• **Written problem A**
Answer these questions from the film commentary below, one line each:
(i) Which actor does the commentary say gets the best lines of the film?
(ii) According to the commentary, what is the hero's death at the end, if not "punishment for sins"?
(iii) In the quoted favorite line, whose sweat flows in the speaker's veins?
• **Written problem B**
In the film commentary below, condense the paragraph beginning "I love that line" into two or three sentences that keep its main points.

• **Extracted text**
%%
But it’s more than just Salim-Javed.  Yes, it’s their words and their story, but more than that it’s Amitabh.  Somehow, in some magical way, in this film he became the embodiment of an entire country of unhappy disenfranchised lost people.  Their suffering, their endurance, their pride, and most of all their Anger, at the wealthy, at injustice, at God himself, it was all somehow part of him.  And his fight was their fight too, when you saw him onscreen taking on a dozen men by himself, it felt like somehow he was trying to make life better for everyone against the impossible odds that were stacked against them.

And when he dies in the end, it’s not “punishment for sins”, it’s martyrdom, so that the future might have hope and life.

No one remembers this, because Amitabh is so phenomenal in the role, but it is actually Shashi Kapoor that gets the best lines of the film.  He has “Mere pass Ma Hai”.  But he also has my favorite line (one that doesn’t get referenced a lot):

“In my veins flows not just my father’s blood and my mother’s milk but my brother’s sweat”.

I love that line, and it also summarizes what this film is saying about India today.  Shashi, the bright clean future of the country, only got to where he is thanks to the sustenance given him by the suffering working women, the blood giving him by the men who sacrificed before.  But more than that, and the part that Salim-Javed made this whole movie to remind us, he got there thanks to the labor of the working man, the forgotten abused working man who is forgotten by God and society at the same time that he is fighting the world and sacrificing his life on their behalf.
%%
• **Data section**
%%
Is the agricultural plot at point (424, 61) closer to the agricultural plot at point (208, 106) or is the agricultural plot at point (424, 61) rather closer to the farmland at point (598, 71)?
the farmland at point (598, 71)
%%
• **Final answer A**
(i) Shashi Kapoor
(ii) Martyrdom, so that the future might have hope and life
(iii) His brother's

• **Final answer B**
The line sums up the film's message about India today. Shashi, the country's bright future, got where he is through the sustenance of suffering working women and the blood of men who sacrificed before. Above all, Salim-Javed made the film to show that he got there through the labor of the forgotten, abused working man, who is ignored by God and society while he fights the world and gives his life for them.